Eine kurze Analyse von Edgar Allan Poes ‚Alone‘

Von Dr. Oliver Tearle

Edgar Allan Poe (1809-49) schrieb ‚Alone‘, als er noch sehr jung war – erst 21 Jahre alt. Das Gedicht blieb bis 1875, über ein Vierteljahrhundert nach Poes Tod, unveröffentlicht. Die Stimmung ist in der Tat etwas, das viele von uns aus ihrer Teenagerzeit und Jugend kennen: das Gefühl, ganz allein zu sein und in der Welt um uns herum ein Außenseiter zu sein, nicht nur physisch, sondern auch emotional allein. Hier ist das Gedicht von Poe, gefolgt von einigen Worten der Analyse.

Einsam

Von der Stunde der Kindheit an bin ich nicht gewesen
Wie andere waren – ich habe nicht gesehen
Wie andere sahen – ich konnte nicht
Meine Leidenschaften aus einer gemeinsamen Quelle schöpfen
Aus derselben Quelle habe ich nicht genommen
Meinen Kummer konnte ich nicht erwecken
Mein Und alles, was ich liebte, liebte ich allein
Dann, in meiner Kindheit, in der Morgendämmerung
Des stürmischen Lebens, zog ich
Aus allen Tiefen des Guten und des Bösen
Das Geheimnis, das mich noch immer bindet
Aus dem Wildbach, oder dem Brunnen
Vom roten Felsen des Berges
Von der Sonne, die um mich herum rollte
In ihrer goldenen Herbstfärbung
Vom Blitz am Himmel
Als er an mir vorbeiflog-
Vom Donner, und dem Sturm
Und der Wolke, die in meinen Augen die Form
(Als der Rest des Himmels blau war)
eines Dämons annahm-

Wenn wir jung sind und darum kämpfen, unseren Platz in der Welt zu finden und einzunehmen, haben viele von uns das Gefühl, dass wir einfach nicht so sind wie andere Menschen. Es ist wenig überraschend, dass Edgar Allan Poe – wenn wir dieses lyrische Gedicht als persönlichen Ausdruck seiner eigenen Gefühle betrachten – ebenfalls so empfunden hat:

Von Kindesbeinen an bin ich nicht gewesen
Wie andere waren, habe ich nicht gesehen
Wie andere sahen, konnte ich nicht bringen
Meine Leidenschaften aus einer gemeinsamen Quelle
Aus derselben Quelle habe ich nicht genommen
Meinen Kummer konnte ich nicht erwecken
Mein Herz zur Freude im gleichen Ton-
Und alles, was ich liebte, liebte ich allein-

Es ist eines der Paradoxe der Jugend, dass jeder genau das Gleiche durchmacht: Das Gefühl, anders zu sein als alle anderen.
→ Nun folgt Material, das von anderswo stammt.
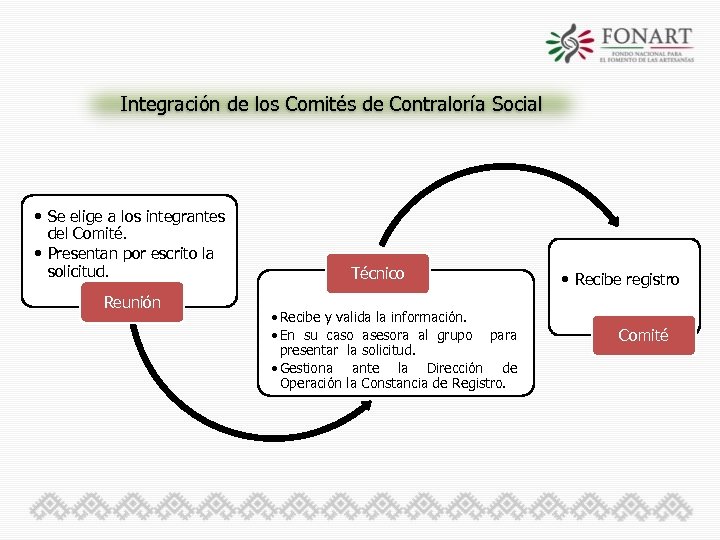 FONART
FONDO NACIONAL PARA EL FOMENTO DE LAS ARTESANÍAS

Integración de los Comités de Contraloría Social

• Se elige a los integrantes del Comité.
• Presentan por escrito la solicitud.

Reunión

Técnico

• Recibe y valida la información.
• En su caso asesora al grupo para presentar la solicitud.
• Gestiona ante la Dirección de Operación la Constancia de Registro.

• Recibe registro

Comité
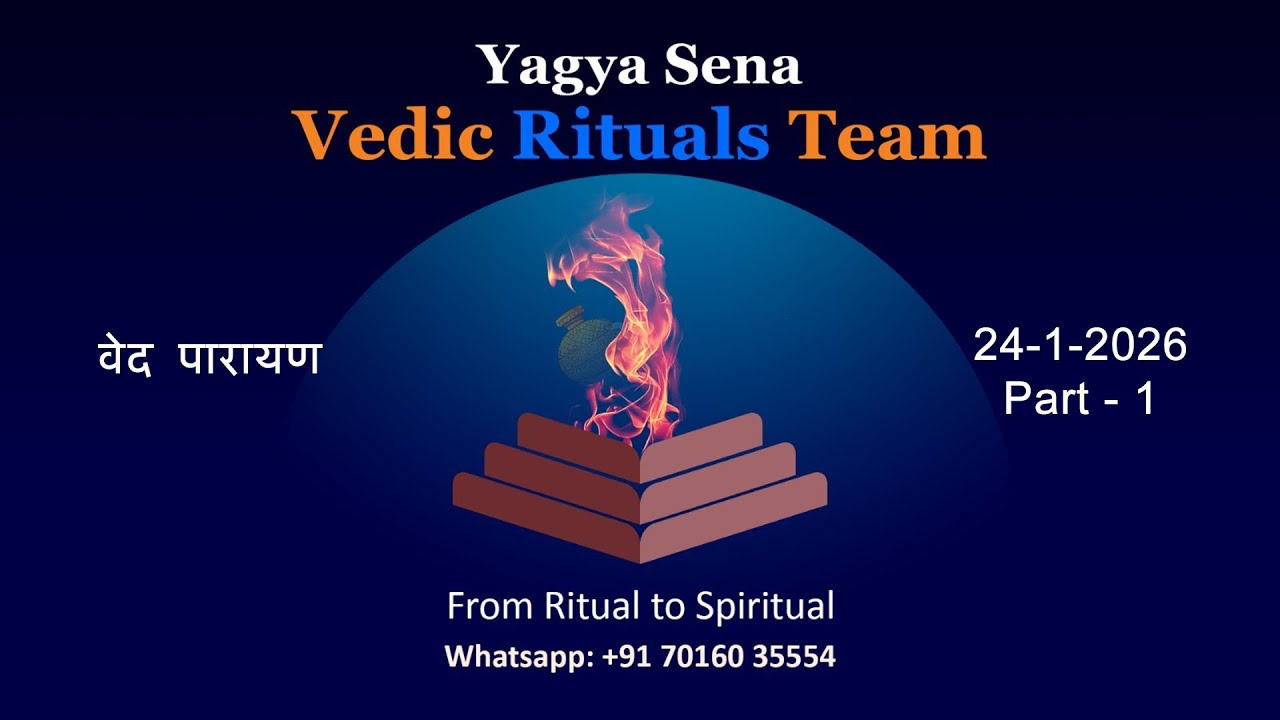 Yagya Sena
Vedic Rituals Team

वेद पारायण

24-1-2026
Part - 1

From Ritual to Spiritual
Whatsapp: +91 70160 35554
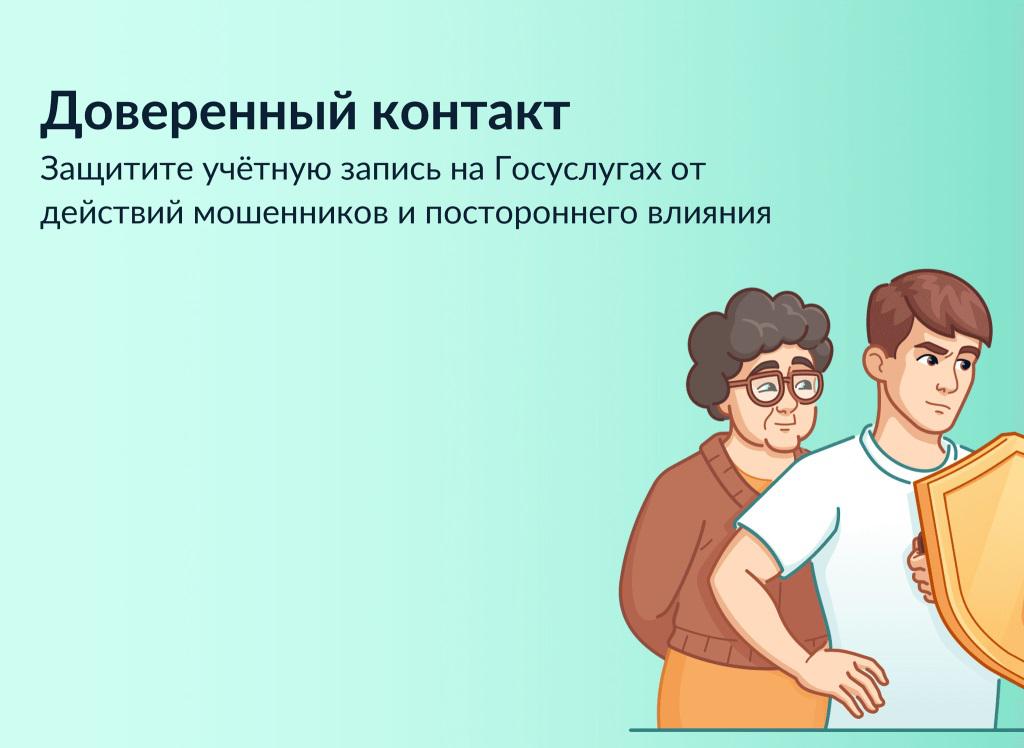 Доверенный контакт

Защитите учётную запись на Госуслугах от действий мошенников и постороннего влияния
In Zeilen von jambischen Tetrameter-Reimpaaren – ein beißend ironisches Reimschema, da Poes Gedicht von seinem eigenen Versagen handelt, sich mit jemandem zu paaren oder seinen Gefährten oder seine Ergänzung zu finden – skizziert Poe die Tragödie des Andersseins, des Nicht-Teilhabens an der Masse. Wie eine Art verspäteter Romantiker (und in vielerlei Hinsicht bleibt Poes Dichtung fest in der romantischen Tradition verankert) grübelt Poe über seine Einsamkeit nach.

Poes „Alone“ endet scheinbar mitten im Satz, mitten im Gedanken, mit einem Gedankenstrich – und ebnet damit den Weg für eine andere einsame amerikanische Dichterin des neunzehnten Jahrhunderts, Emily Dickinson. Poe selbst starb im Alter von nur vierzig Jahren, nachdem er allein auf den Straßen von Baltimore gefunden worden war.

Der Autor dieses Artikels, Dr. Oliver Tearle, ist Literaturkritiker und Dozent für Englisch an der Universität Loughborough. Er ist u.a. Autor von The Secret Library: A Book-Lovers‘ Journey Through Curiosities of History und The Great War, The Waste Land and the Modernist Long Poem.